→ TASK BRIEF
Write out the opening lines of the data word for word, up to and including the line with "</div><!--end pageTitle-->", and leave every picture and every later line out.

----

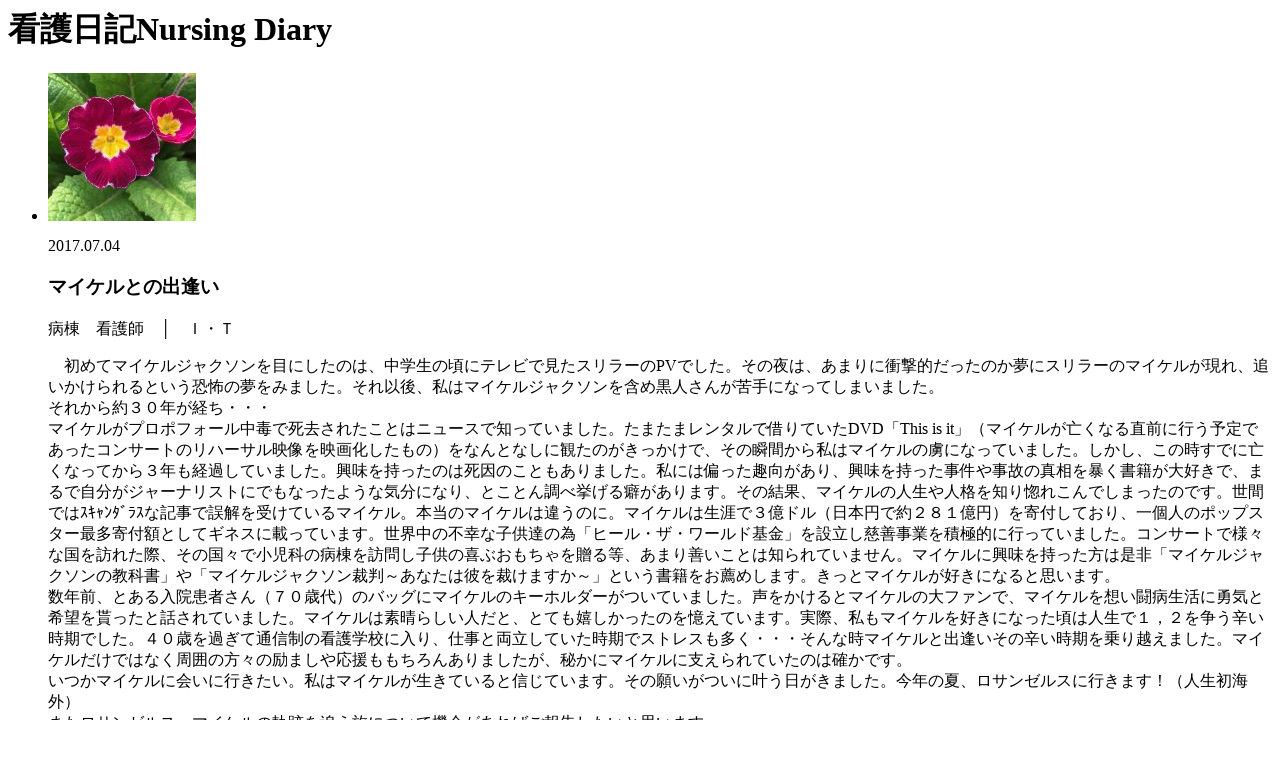

--- FILE ---
content_type: text/html; charset=UTF-8
request_url: https://suzuki-hospi.or.jp/nursing_diary/187
body_size: 2632
content:



<!--SINGLE-->


<div id="pageTitle">
<h1>
看護日記<span>Nursing Diary</span>
</h1>
</div><!--end pageTitle-->

<div id="nursingWrapper">

<ul class="postList">
<li>
<div class="wrap">
<div class="voiceThumb">
<img width="148" height="148" src="https://suzuki-hospi.or.jp/wp-content/uploads/2018/04/IMG_5963-148x148.jpg" class="attachment-nursingVoice size-nursingVoice wp-post-image" alt="" decoding="async" srcset="https://suzuki-hospi.or.jp/wp-content/uploads/2018/04/IMG_5963-148x148.jpg 148w, https://suzuki-hospi.or.jp/wp-content/uploads/2018/04/IMG_5963-150x150.jpg 150w, https://suzuki-hospi.or.jp/wp-content/uploads/2018/04/IMG_5963-160x160.jpg 160w" sizes="(max-width: 148px) 100vw, 148px" /></div><!--end voiceThumb-->
<div class="voiceText2">
<p class="postDate">2017.07.04</p>
<h3>マイケルとの出逢い</h3>
<div class="voicePc pconly">
<p class="voiceAuthor">病棟　看護師　│　Ｉ・Ｔ</p>
<div id="voiceContent">
<p>　初めてマイケルジャクソンを目にしたのは、中学生の頃にテレビで見たスリラーのPVでした。その夜は、あまりに衝撃的だったのか夢にスリラーのマイケルが現れ、追いかけられるという恐怖の夢をみました。それ以後、私はマイケルジャクソンを含め黒人さんが苦手になってしまいました。<br />
それから約３０年が経ち・・・<br />
マイケルがプロポフォール中毒で死去されたことはニュースで知っていました。たまたまレンタルで借りていたDVD「This is it」（マイケルが亡くなる直前に行う予定であったコンサートのリハーサル映像を映画化したもの）をなんとなしに観たのがきっかけで、その瞬間から私はマイケルの虜になっていました。しかし、この時すでに亡くなってから３年も経過していました。興味を持ったのは死因のこともありました。私には偏った趣向があり、興味を持った事件や事故の真相を暴く書籍が大好きで、まるで自分がジャーナリストにでもなったような気分になり、とことん調べ挙げる癖があります。その結果、マイケルの人生や人格を知り惚れこんでしまったのです。世間ではｽｷｬﾝﾀﾞﾗｽな記事で誤解を受けているマイケル。本当のマイケルは違うのに。マイケルは生涯で３億ドル（日本円で約２８１億円）を寄付しており、一個人のポップスター最多寄付額としてギネスに載っています。世界中の不幸な子供達の為「ヒール・ザ・ワールド基金」を設立し慈善事業を積極的に行っていました。コンサートで様々な国を訪れた際、その国々で小児科の病棟を訪問し子供の喜ぶおもちゃを贈る等、あまり善いことは知られていません。マイケルに興味を持った方は是非「マイケルジャクソンの教科書」や「マイケルジャクソン裁判～あなたは彼を裁けますか～」という書籍をお薦めします。きっとマイケルが好きになると思います。<br />
数年前、とある入院患者さん（７０歳代）のバッグにマイケルのキーホルダーがついていました。声をかけるとマイケルの大ファンで、マイケルを想い闘病生活に勇気と希望を貰ったと話されていました。マイケルは素晴らしい人だと、とても嬉しかったのを憶えています。実際、私もマイケルを好きになった頃は人生で１，２を争う辛い時期でした。４０歳を過ぎて通信制の看護学校に入り、仕事と両立していた時期でストレスも多く・・・そんな時マイケルと出逢いその辛い時期を乗り越えました。マイケルだけではなく周囲の方々の励ましや応援ももちろんありましたが、秘かにマイケルに支えられていたのは確かです。<br />
いつかマイケルに会いに行きたい。私はマイケルが生きていると信じています。その願いがついに叶う日がきました。今年の夏、ロサンゼルスに行きます！（人生初海外）<br />
またロサンゼルス・マイケルの軌跡を追う旅について機会があればご報告したいと思います。 </p>
</div><!--end voiceContent-->
</div><!--end voicePc-->
</div><!--end voiceText-->
</div><!--end wrap-->
<div class="voiceSp sponly">
<p class="voiceAuthor">病棟　看護師　│　Ｉ・Ｔ</p>
<div id="voiceContent">
<p>　初めてマイケルジャクソンを目にしたのは、中学生の頃にテレビで見たスリラーのPVでした。その夜は、あまりに衝撃的だったのか夢にスリラーのマイケルが現れ、追いかけられるという恐怖の夢をみました。それ以後、私はマイケルジャクソンを含め黒人さんが苦手になってしまいました。<br />
それから約３０年が経ち・・・<br />
マイケルがプロポフォール中毒で死去されたことはニュースで知っていました。たまたまレンタルで借りていたDVD「This is it」（マイケルが亡くなる直前に行う予定であったコンサートのリハーサル映像を映画化したもの）をなんとなしに観たのがきっかけで、その瞬間から私はマイケルの虜になっていました。しかし、この時すでに亡くなってから３年も経過していました。興味を持ったのは死因のこともありました。私には偏った趣向があり、興味を持った事件や事故の真相を暴く書籍が大好きで、まるで自分がジャーナリストにでもなったような気分になり、とことん調べ挙げる癖があります。その結果、マイケルの人生や人格を知り惚れこんでしまったのです。世間ではｽｷｬﾝﾀﾞﾗｽな記事で誤解を受けているマイケル。本当のマイケルは違うのに。マイケルは生涯で３億ドル（日本円で約２８１億円）を寄付しており、一個人のポップスター最多寄付額としてギネスに載っています。世界中の不幸な子供達の為「ヒール・ザ・ワールド基金」を設立し慈善事業を積極的に行っていました。コンサートで様々な国を訪れた際、その国々で小児科の病棟を訪問し子供の喜ぶおもちゃを贈る等、あまり善いことは知られていません。マイケルに興味を持った方は是非「マイケルジャクソンの教科書」や「マイケルジャクソン裁判～あなたは彼を裁けますか～」という書籍をお薦めします。きっとマイケルが好きになると思います。<br />
数年前、とある入院患者さん（７０歳代）のバッグにマイケルのキーホルダーがついていました。声をかけるとマイケルの大ファンで、マイケルを想い闘病生活に勇気と希望を貰ったと話されていました。マイケルは素晴らしい人だと、とても嬉しかったのを憶えています。実際、私もマイケルを好きになった頃は人生で１，２を争う辛い時期でした。４０歳を過ぎて通信制の看護学校に入り、仕事と両立していた時期でストレスも多く・・・そんな時マイケルと出逢いその辛い時期を乗り越えました。マイケルだけではなく周囲の方々の励ましや応援ももちろんありましたが、秘かにマイケルに支えられていたのは確かです。<br />
いつかマイケルに会いに行きたい。私はマイケルが生きていると信じています。その願いがついに叶う日がきました。今年の夏、ロサンゼルスに行きます！（人生初海外）<br />
またロサンゼルス・マイケルの軌跡を追う旅について機会があればご報告したいと思います。 </p>
</div><!--end voiceContent-->
</div><!--end voiceSp-->
</li>
</ul>



<div class="post_paging">
<div class="backP">
<div class="backPthumb"><a href="https://suzuki-hospi.or.jp/nursing_diary/74"><img width="148" height="148" src="https://suzuki-hospi.or.jp/wp-content/uploads/2018/04/IMG_6059-148x148.jpg" class="attachment-nursingVoice size-nursingVoice wp-post-image" alt="" decoding="async" loading="lazy" srcset="https://suzuki-hospi.or.jp/wp-content/uploads/2018/04/IMG_6059-148x148.jpg 148w, https://suzuki-hospi.or.jp/wp-content/uploads/2018/04/IMG_6059-150x150.jpg 150w, https://suzuki-hospi.or.jp/wp-content/uploads/2018/04/IMG_6059-160x160.jpg 160w" sizes="auto, (max-width: 148px) 100vw, 148px" /></a></div>
<div class="backPtext"><p class="bold">前の記事：</p><a href="https://suzuki-hospi.or.jp/nursing_diary/74">姉から受けた刺激</a></div>
</div><div class="nextP">
<div class="nextPthumb"><a href="https://suzuki-hospi.or.jp/nursing_diary/552"><img width="148" height="148" src="https://suzuki-hospi.or.jp/wp-content/uploads/2018/04/IMG_5984-148x148.jpg" class="attachment-nursingVoice size-nursingVoice wp-post-image" alt="" decoding="async" loading="lazy" srcset="https://suzuki-hospi.or.jp/wp-content/uploads/2018/04/IMG_5984-148x148.jpg 148w, https://suzuki-hospi.or.jp/wp-content/uploads/2018/04/IMG_5984-150x150.jpg 150w, https://suzuki-hospi.or.jp/wp-content/uploads/2018/04/IMG_5984-160x160.jpg 160w" sizes="auto, (max-width: 148px) 100vw, 148px" /></a></div>
<div class="nextPtext"><p class="bold">次の記事：</p><a href="https://suzuki-hospi.or.jp/nursing_diary/552">感謝する心</a></div>
</div></div>

<div id="pankuzu" class="pconly">


<a href="https://suzuki-hospi.or.jp">医療法人社団 浩生会スズキ病院</a>　>　<a href="https://suzuki-hospi.or.jp/nursing">看護部</a>　>　
<a href="https://suzuki-hospi.or.jp/nursing_diary">
看護日記</a>　>　
<span class="current">マイケルとの出逢い</span>






</div><!--end pankuzu-->
</div><!--end nursingWrapper-->










<!--SINGLE-->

----

→ SOLUTION FOR THIS TASK
--- FILE ---
content_type: text/html; charset=UTF-8
request_url: https://suzuki-hospi.or.jp/nursing_diary/187
body_size: 2632
content:



<!--SINGLE-->


<div id="pageTitle">
<h1>
看護日記<span>Nursing Diary</span>
</h1>
</div><!--end pageTitle-->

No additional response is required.